Most credit card processors offer the same services, which means you can expect to receive the same types of services from major credit card companies. What you need to do involves deciding on what types of credit cards your business accepts. You also have to determine what percentage of your digital transactions take place online, over the phone, and at your business. Research the processing fees charged for different types of transactions. If you decide to run an online-only business, ensure the credit card processor selected seamlessly integrates its technology with your business website.
After you choose the credit card processor, open the type of merchant services account that matches your business model. Even if you have used a popular provider such as PayPal for personal transactions in the past, you still need to open a separate account for all your business transactions. Opening a merchant account with a credit card processor usually requires you to submit information about your business, as well as establish a connection between your bank account and the credit card processor.
The last step for your business to accept credit card payments involves setting up payment processing terminals. If you run a brick-and-mortar business, you must set up the hardware required, such as POS terminals and credit card readers. You have a few options for installing credit card readers, including ones that accept a swipe, inserted chip, and/or contactless tap. If a percentage of your sales comes from online customers, you must set up the software needed to process digital payments over the Internet.

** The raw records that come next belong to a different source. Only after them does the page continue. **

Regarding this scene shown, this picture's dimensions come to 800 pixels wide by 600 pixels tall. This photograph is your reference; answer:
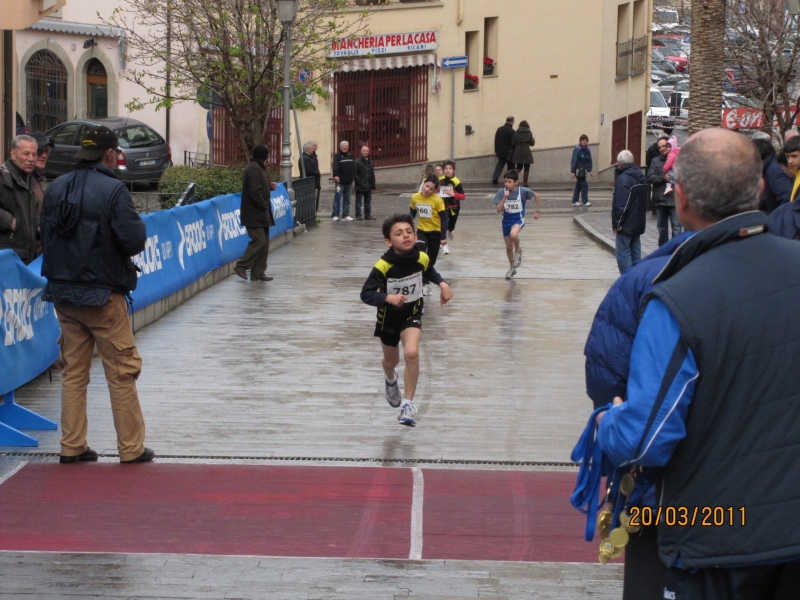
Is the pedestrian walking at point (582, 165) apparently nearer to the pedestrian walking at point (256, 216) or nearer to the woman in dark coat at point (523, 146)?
the woman in dark coat at point (523, 146)

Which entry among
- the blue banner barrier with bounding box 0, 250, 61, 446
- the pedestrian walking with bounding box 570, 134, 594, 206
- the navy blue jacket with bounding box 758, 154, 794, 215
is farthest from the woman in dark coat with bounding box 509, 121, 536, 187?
the blue banner barrier with bounding box 0, 250, 61, 446

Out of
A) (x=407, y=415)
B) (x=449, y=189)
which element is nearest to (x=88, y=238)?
(x=407, y=415)

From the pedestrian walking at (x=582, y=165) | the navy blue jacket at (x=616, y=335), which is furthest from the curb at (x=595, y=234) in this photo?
the navy blue jacket at (x=616, y=335)

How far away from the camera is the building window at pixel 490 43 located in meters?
35.9

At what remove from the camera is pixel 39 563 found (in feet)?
17.3

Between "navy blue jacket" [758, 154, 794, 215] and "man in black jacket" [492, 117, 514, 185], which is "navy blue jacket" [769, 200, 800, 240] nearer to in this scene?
"navy blue jacket" [758, 154, 794, 215]

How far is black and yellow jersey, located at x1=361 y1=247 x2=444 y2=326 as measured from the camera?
26.1 feet

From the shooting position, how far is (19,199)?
894 cm

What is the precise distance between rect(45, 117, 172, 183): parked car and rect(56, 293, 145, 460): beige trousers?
2108 centimetres

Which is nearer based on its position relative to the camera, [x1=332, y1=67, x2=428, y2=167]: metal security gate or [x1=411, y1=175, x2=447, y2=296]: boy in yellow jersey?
[x1=411, y1=175, x2=447, y2=296]: boy in yellow jersey

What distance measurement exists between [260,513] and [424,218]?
9230mm

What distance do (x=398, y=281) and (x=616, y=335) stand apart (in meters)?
4.63

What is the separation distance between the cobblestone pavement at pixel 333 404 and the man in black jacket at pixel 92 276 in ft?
1.69

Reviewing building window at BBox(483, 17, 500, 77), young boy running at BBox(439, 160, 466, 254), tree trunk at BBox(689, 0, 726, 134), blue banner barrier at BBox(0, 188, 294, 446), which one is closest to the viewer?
blue banner barrier at BBox(0, 188, 294, 446)
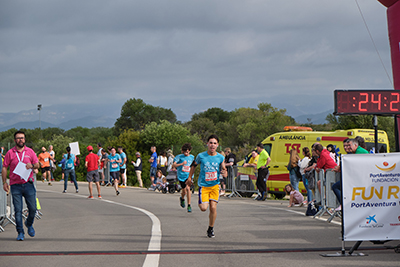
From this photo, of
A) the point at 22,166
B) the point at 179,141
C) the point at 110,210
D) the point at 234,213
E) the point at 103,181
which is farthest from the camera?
the point at 179,141

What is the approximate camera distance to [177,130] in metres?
47.5

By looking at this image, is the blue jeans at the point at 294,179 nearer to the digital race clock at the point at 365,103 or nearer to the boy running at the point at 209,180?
the digital race clock at the point at 365,103

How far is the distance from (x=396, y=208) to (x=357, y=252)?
A: 2.97 ft

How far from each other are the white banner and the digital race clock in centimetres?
264

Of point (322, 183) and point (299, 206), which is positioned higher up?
point (322, 183)

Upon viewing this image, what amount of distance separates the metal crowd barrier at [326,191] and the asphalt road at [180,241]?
0.84 feet

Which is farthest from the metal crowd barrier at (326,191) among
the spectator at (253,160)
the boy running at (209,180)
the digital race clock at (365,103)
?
the spectator at (253,160)

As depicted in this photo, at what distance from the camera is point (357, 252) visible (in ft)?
25.1

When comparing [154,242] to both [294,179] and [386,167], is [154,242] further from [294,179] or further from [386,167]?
[294,179]

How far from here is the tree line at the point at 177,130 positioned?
148ft

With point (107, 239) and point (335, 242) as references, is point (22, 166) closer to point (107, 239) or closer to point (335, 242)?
point (107, 239)

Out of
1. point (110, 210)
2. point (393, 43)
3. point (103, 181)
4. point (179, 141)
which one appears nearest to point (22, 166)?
point (110, 210)

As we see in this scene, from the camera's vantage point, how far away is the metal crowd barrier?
38.1 feet

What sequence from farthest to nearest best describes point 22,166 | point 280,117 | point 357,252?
point 280,117, point 22,166, point 357,252
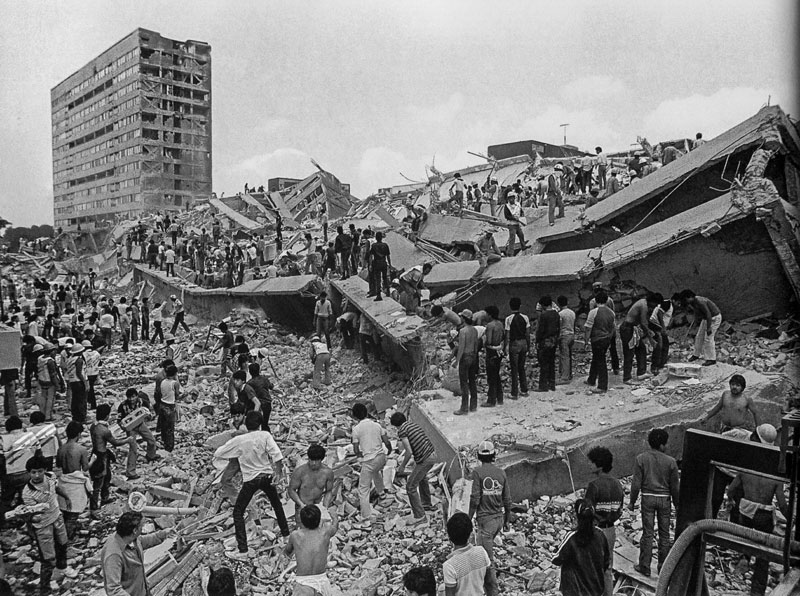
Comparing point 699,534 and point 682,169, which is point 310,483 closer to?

As an operator who takes pride in making savvy business decisions, you should have the same mindset when it comes to accepting credit card payments. You know consumers are increasingly focused on credit card issues, such as credit utilization and paying more than the minimum balance required during each statement period. Now, the time has come for you to pick the right company to help you accept debit and credit card payments.
Because of its name recognition and competitive transaction fees, PayPal is the best processor for credit cards for in-person transactions. The company offers merchants several options to process credit cards. When it comes to eCommerce Shopify charges the same fees for online credit card payments as it does for transactions that do not require the use of a credit or debit card. The company’s popular eCommerce platform is ideal for business operators looking to move at least a percentage of their business online. For businesses that want to complete transactions exclusively online, then Venmo represents the best processing option. The company is known for providing safe and mobile money-transferring services.
From a 2021 research study conducted by the Diary of Consumer Payment Choice, the use of cash and debit cards has decreased, while the use of credit cards has increased. Cash sales accounted for 19 percent of all transactions completed in the United States.
To accept credit card payments under any type of format, businesses must pay assessment, interchange, and processing fees. The fees go to a credit card’s issuing bank, as well as the credit card’s network and credit card payment processor.
The electronic payment process differs among the credit card processing providers, but typically, funds receive verification between 24 and 48 hours after a completed transaction. If a payment comes from a checking account, the payment clears between three and five days after the funds transfer to a business bank account.